Na ihr Geschichtsbild ist offensichtlich von Guido Knopp geprägt.Lesen Sie einmal J.G.Burg “Sündenböcke”.Das wird ihr Geschichtsbild”revolutionieren”,so das noch geht.Dort erfahren Sie,wie das mit den Juden im Dritten Reich wirklich war.Das Buch wird zwar bei Amazon.de angeboten ist aber komischerweise nicht lieferbar.Kann ich Ihnen aber im PDF-Format zur Verfügung stellen.Als nächstes sollten Sie einmal Schulze-Rhondorf lesen.”!939″ “Der Krieg,der viele Väter hatte”Bitte selbst kaufen.36 €.Das ist Geschichte.Dann mal ein kleiner Blick auf die Internetseite der Ruhrnachrichten vom 25.11.2005.Stichwort Gilad Atzmon.Dann noch ein kleiner Blick unter http://www.spiegel.de ins Archiv.

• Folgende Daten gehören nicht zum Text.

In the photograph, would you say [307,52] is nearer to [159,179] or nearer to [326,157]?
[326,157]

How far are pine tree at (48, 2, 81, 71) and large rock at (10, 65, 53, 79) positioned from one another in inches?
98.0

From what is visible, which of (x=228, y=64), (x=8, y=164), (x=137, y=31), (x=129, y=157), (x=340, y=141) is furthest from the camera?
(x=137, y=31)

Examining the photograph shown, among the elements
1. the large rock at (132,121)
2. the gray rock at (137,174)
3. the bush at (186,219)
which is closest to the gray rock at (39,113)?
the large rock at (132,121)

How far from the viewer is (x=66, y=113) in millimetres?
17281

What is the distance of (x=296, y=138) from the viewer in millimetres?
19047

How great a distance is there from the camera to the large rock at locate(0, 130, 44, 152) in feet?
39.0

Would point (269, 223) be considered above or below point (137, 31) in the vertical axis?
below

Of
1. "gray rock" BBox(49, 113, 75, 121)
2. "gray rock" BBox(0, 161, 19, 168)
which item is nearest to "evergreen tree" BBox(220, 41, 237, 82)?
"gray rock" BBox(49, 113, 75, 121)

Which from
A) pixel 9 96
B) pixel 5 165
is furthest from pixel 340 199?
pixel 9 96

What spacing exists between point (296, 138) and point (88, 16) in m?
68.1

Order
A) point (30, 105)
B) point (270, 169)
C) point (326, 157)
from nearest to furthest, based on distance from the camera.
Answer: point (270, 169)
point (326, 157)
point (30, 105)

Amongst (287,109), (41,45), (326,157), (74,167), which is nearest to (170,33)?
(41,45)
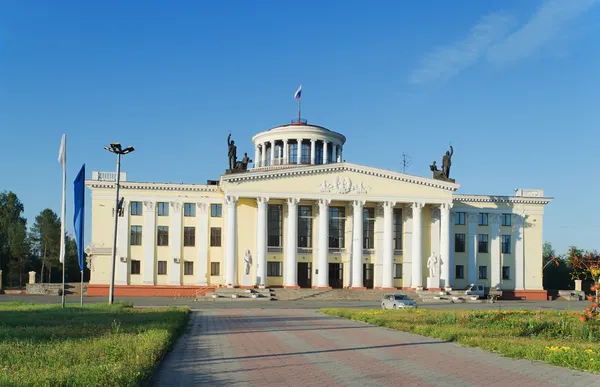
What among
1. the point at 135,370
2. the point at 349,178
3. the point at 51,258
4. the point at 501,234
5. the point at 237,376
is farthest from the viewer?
the point at 51,258

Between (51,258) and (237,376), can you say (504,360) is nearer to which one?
(237,376)

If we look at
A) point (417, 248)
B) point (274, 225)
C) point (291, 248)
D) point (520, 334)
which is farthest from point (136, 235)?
point (520, 334)

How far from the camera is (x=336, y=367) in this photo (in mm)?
13094

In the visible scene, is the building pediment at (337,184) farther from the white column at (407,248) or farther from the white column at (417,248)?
the white column at (407,248)

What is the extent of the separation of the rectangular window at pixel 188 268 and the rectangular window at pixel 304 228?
1058 centimetres

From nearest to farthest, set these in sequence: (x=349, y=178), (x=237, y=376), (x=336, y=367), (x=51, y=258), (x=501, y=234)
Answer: (x=237, y=376) < (x=336, y=367) < (x=349, y=178) < (x=501, y=234) < (x=51, y=258)

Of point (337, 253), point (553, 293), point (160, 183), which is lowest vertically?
point (553, 293)

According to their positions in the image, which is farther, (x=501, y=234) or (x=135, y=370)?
(x=501, y=234)

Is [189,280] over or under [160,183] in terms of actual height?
under

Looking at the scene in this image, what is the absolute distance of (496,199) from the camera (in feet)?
213

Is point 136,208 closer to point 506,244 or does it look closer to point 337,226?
point 337,226

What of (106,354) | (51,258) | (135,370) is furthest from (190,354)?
(51,258)

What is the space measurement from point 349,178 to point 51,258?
47.2 meters

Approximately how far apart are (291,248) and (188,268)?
10678 millimetres
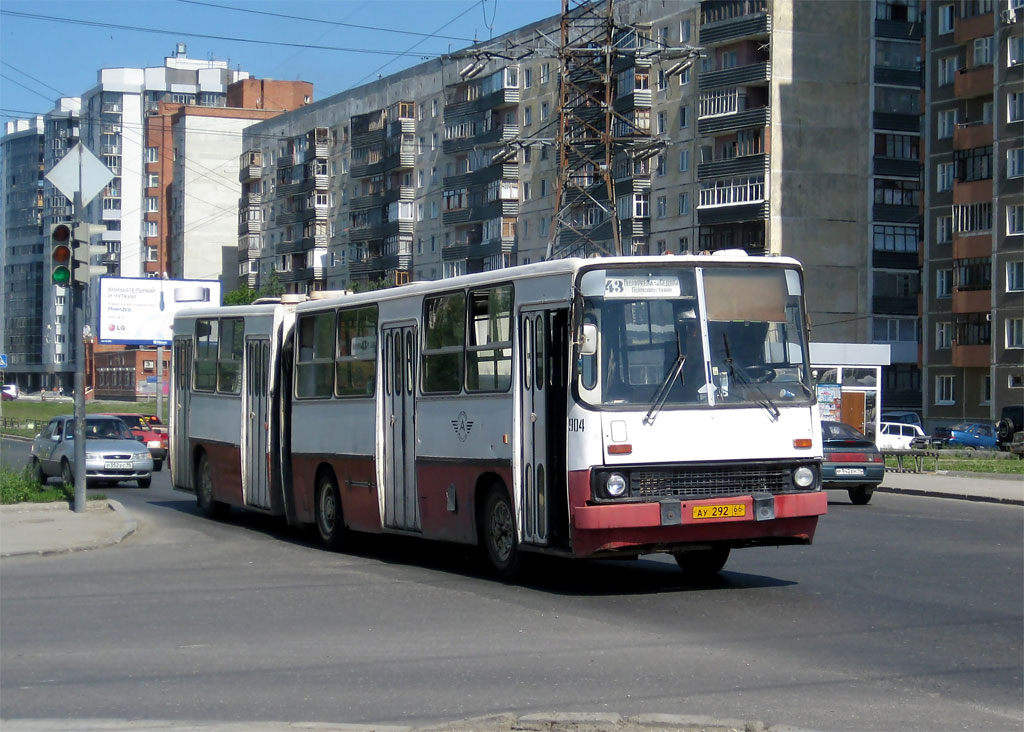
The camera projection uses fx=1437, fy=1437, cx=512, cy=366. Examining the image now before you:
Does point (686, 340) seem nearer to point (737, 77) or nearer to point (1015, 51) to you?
point (1015, 51)

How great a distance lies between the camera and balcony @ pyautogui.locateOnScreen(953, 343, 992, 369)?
68.5 metres

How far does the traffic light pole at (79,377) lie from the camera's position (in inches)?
769

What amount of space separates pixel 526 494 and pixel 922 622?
3.66 meters

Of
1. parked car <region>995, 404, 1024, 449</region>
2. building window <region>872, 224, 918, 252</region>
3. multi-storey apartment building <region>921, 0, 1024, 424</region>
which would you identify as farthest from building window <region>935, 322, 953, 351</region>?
parked car <region>995, 404, 1024, 449</region>

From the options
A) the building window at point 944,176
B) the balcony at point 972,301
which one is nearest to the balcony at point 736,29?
the building window at point 944,176

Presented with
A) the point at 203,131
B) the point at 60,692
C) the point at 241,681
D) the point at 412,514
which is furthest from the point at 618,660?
the point at 203,131

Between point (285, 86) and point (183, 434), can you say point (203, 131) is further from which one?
point (183, 434)

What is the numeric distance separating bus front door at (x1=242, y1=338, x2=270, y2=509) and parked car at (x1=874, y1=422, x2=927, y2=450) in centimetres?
3872

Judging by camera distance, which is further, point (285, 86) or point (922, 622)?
point (285, 86)

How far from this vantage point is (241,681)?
27.9 feet

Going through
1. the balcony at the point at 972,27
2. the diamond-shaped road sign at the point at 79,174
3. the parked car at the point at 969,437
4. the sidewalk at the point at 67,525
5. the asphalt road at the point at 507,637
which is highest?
the balcony at the point at 972,27

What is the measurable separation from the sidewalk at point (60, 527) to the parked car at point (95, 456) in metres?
8.23

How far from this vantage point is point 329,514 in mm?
17156

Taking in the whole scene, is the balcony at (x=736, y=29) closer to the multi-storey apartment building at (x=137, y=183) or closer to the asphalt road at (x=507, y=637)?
the multi-storey apartment building at (x=137, y=183)
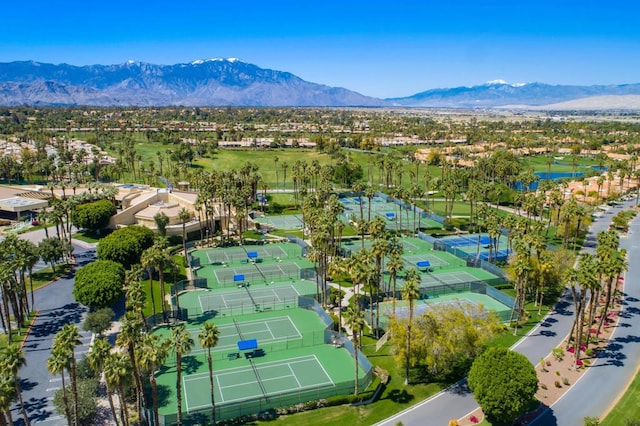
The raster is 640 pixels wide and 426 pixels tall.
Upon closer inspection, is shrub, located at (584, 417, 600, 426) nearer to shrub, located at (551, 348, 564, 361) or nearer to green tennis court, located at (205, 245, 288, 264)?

Artikelüberschrift “Blaue Paste”.Unter http://www.jewsnotzionists.org mal die “Ten Questions to the Zionists”durchlesen.Hellmuth Diwalds großes Werk “Die Geschichte der Deutschen” sollte den Diskurs abrunden.Dann sollte es aber langsam selbst bei Ihnen funken.Wenn nicht,hift eh nichts mehr.Gehen Sie mir weg mit Ihrer Systemgeschichtschreibung.
Als ich in díe Schule ging (ab 1961 in der DDR)hat man uns Kindern erzählt,in Dachau wären 25 Millionen Juden vergast worden.Na,wenigstens sind wir heute bei 6 Millionen angelangt.Die Entwicklung geht aber weiter,das kann ich Ihnen versichern.

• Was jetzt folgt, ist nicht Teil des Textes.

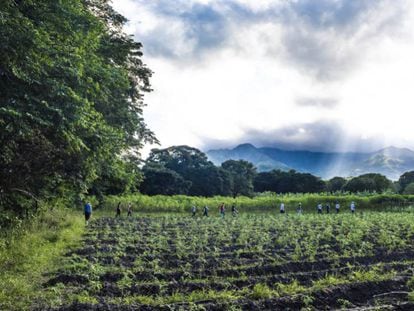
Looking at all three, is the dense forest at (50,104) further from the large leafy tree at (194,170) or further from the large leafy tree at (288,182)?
the large leafy tree at (288,182)

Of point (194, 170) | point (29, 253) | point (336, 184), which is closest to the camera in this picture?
point (29, 253)

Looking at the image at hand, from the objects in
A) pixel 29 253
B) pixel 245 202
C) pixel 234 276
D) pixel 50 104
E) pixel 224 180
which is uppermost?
pixel 224 180

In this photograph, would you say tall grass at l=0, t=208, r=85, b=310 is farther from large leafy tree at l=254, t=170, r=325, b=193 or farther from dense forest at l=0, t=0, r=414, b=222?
large leafy tree at l=254, t=170, r=325, b=193

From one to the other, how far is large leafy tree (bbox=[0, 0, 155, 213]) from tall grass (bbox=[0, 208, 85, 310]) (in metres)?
1.37

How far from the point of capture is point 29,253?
1305cm

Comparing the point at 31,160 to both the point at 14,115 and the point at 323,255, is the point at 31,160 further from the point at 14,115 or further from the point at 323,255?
the point at 323,255

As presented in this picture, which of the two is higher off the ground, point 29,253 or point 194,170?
point 194,170

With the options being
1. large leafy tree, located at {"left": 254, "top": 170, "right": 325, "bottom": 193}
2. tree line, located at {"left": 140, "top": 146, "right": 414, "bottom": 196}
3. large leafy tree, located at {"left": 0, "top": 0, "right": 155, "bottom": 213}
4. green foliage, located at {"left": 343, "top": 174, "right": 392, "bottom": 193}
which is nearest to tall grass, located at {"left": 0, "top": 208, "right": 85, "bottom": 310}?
large leafy tree, located at {"left": 0, "top": 0, "right": 155, "bottom": 213}

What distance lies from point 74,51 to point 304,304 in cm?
955

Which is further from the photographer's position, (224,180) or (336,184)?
(336,184)

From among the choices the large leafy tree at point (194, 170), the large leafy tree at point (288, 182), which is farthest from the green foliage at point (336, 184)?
the large leafy tree at point (194, 170)

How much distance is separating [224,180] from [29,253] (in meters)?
59.5

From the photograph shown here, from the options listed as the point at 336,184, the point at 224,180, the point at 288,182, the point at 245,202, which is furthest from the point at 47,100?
the point at 336,184

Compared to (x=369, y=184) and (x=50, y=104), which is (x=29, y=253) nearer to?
(x=50, y=104)
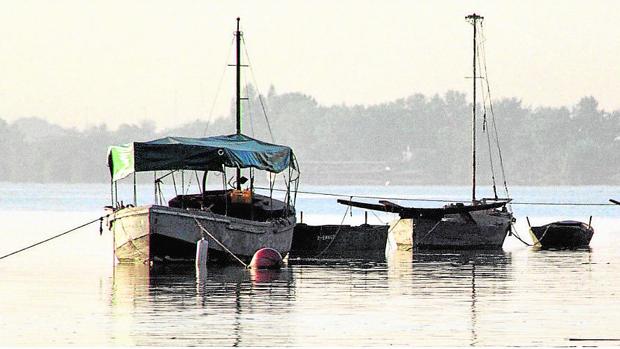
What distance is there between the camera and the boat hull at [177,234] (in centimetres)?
4550

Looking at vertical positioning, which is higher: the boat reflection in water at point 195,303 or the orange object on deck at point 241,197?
the orange object on deck at point 241,197

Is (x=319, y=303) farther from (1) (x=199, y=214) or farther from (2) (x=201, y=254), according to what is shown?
(1) (x=199, y=214)

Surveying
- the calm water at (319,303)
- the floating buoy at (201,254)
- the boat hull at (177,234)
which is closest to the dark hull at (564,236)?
the calm water at (319,303)

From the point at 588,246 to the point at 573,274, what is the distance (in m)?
21.1

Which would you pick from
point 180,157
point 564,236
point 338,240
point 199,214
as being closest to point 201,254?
point 199,214

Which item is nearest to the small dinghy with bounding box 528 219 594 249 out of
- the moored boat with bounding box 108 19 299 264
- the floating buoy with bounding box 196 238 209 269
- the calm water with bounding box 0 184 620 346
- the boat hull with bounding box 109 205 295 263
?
the calm water with bounding box 0 184 620 346

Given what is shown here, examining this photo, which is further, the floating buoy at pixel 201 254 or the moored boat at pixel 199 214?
the moored boat at pixel 199 214

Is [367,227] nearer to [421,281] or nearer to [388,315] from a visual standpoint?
[421,281]

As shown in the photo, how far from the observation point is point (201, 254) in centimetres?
4412

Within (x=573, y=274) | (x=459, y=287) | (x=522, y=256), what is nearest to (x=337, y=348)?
(x=459, y=287)

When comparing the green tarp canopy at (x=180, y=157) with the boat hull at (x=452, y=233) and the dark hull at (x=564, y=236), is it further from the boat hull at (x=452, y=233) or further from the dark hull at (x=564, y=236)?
the dark hull at (x=564, y=236)

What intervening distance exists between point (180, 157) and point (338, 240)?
10919 millimetres

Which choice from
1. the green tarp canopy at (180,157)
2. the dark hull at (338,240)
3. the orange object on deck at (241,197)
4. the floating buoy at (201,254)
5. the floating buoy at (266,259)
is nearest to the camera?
the floating buoy at (201,254)

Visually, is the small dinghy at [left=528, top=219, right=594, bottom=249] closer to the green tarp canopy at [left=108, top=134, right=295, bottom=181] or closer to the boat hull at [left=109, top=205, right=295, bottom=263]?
the green tarp canopy at [left=108, top=134, right=295, bottom=181]
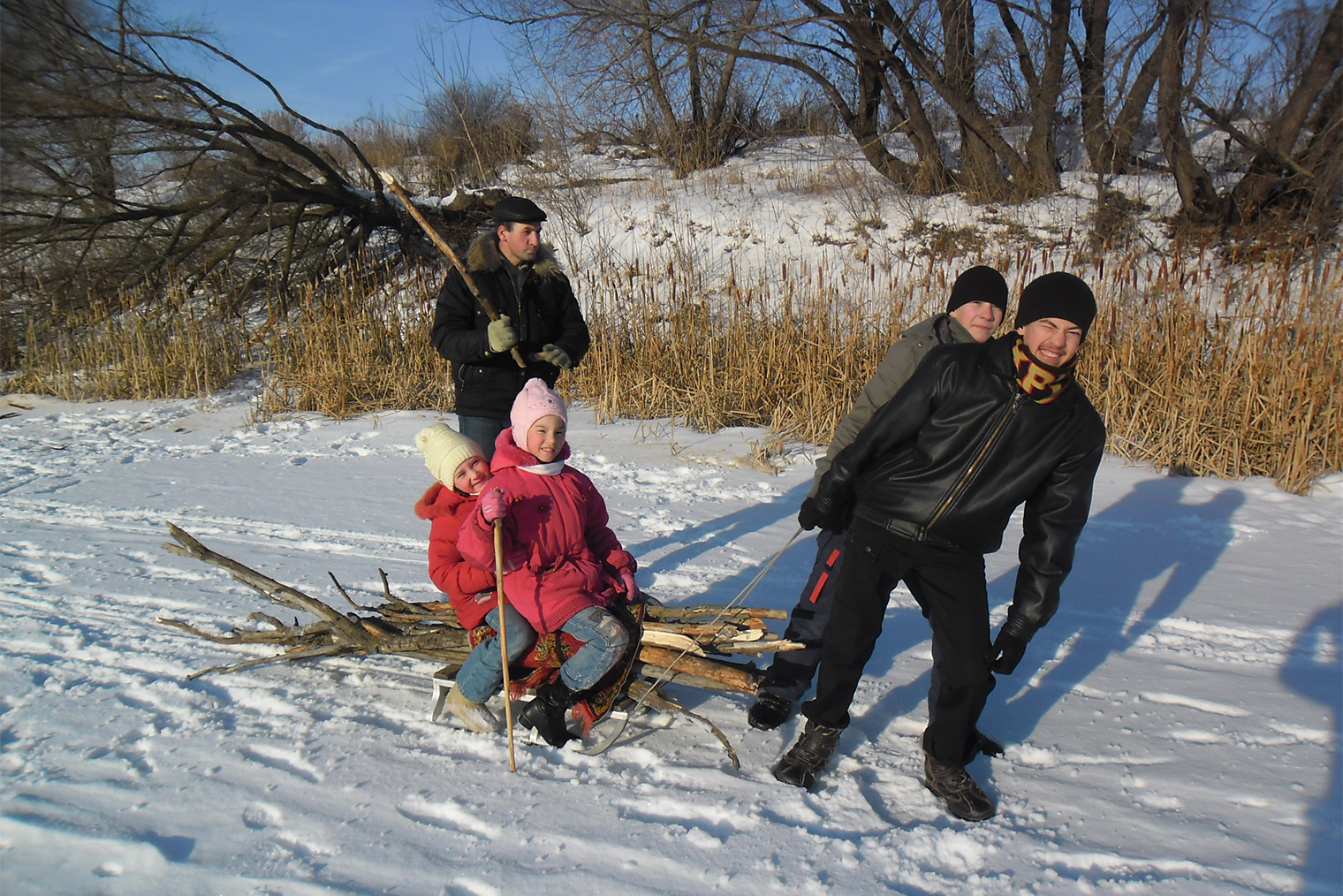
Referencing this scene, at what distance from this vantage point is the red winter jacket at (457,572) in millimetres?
2578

40 Thomas Brehl // Aug 23, 2006 at 18:54
@ Guenter
Was Dachau betrifft, so sind wir bei “Null” angekommen. Niemand behauptet mehr, in Dachau seien Vergasungen durchgeführt worden. Die bayerische Schlösser- und Seenverwaltung bestätigt das auch auf Anfrage.
Zwar ist die von Revisionisten behauptete Errichtung der Gaskammer erst nach dem Kriege und durch deutsche Kriegsgefangene auf Befehl der Amerikaner durch nichts bewiesen, daß es aber eine Gaskammer gab, die jedoch nicht benutzt wurde, ist angesichts des Willens der nationalsozialistischen Führung zur Ausrottung des jüdischen Volkes einer jener Widersprüche, vor denen sich die Herrschenden am liebsten durch das Strafrecht schützen.

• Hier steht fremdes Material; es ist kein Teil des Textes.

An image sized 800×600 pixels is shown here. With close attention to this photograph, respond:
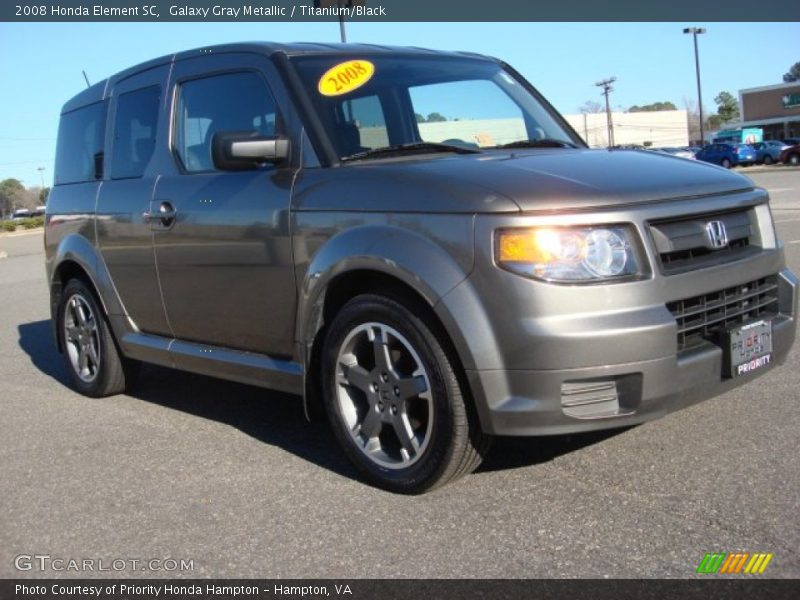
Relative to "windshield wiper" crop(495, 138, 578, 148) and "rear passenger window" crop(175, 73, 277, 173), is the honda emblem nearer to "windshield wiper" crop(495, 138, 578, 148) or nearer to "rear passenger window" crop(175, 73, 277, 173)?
"windshield wiper" crop(495, 138, 578, 148)

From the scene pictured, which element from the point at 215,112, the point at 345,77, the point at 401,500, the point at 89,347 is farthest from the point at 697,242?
the point at 89,347

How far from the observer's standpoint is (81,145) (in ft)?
18.8

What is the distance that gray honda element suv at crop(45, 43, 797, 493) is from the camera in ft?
10.1

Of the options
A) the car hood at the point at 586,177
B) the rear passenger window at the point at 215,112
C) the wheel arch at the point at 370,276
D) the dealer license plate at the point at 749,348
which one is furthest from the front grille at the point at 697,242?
the rear passenger window at the point at 215,112

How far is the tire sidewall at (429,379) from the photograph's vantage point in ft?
10.8

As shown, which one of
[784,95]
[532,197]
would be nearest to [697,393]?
[532,197]

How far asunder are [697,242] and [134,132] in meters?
3.36

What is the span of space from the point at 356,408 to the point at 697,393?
1.42m

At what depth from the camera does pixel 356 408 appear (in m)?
3.75

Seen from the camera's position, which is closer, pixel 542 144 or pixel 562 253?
pixel 562 253

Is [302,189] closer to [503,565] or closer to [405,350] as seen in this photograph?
[405,350]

41 Peter // Aug 24, 2006 at 19:58
@Thomas Brehl
Ich war 1990 in Dachau (Als Besucher
).Was man den Besuchern dort als Gaskammer präsentiert,ist ne stinknormale Dusche,der man das Etikett “Gaskammer ” aufgeklebt hat.Meine Anfragen nach technischen Details der Vergasung wurden vom Personal abgeblockt und ich bekam das Etikett “Neonazi”.Ich bin technisch etwas versiert und sage jedem,aus einem Küchenmesser macht man keinen Panzer.So einfach ist das.
Ein Bekannter von mir war in Auschwitz.Er kam zurück,machte die übliche Betroffenheitsmiene.
Er berichtete von Bergen von Schuhen.Meine Frage,ob alte oder neue Schuhe löste Verlegenheit aus.Wir einigten uns auf alte Schuhe.Offensichtlich wurde nur vergast,wer sich keine neuen Schuhe leisten konnte zur damaligen Zeit.Alles abgelatschte Treter,die sicher keiner mehr haben wollte.Etwas merkwürdig.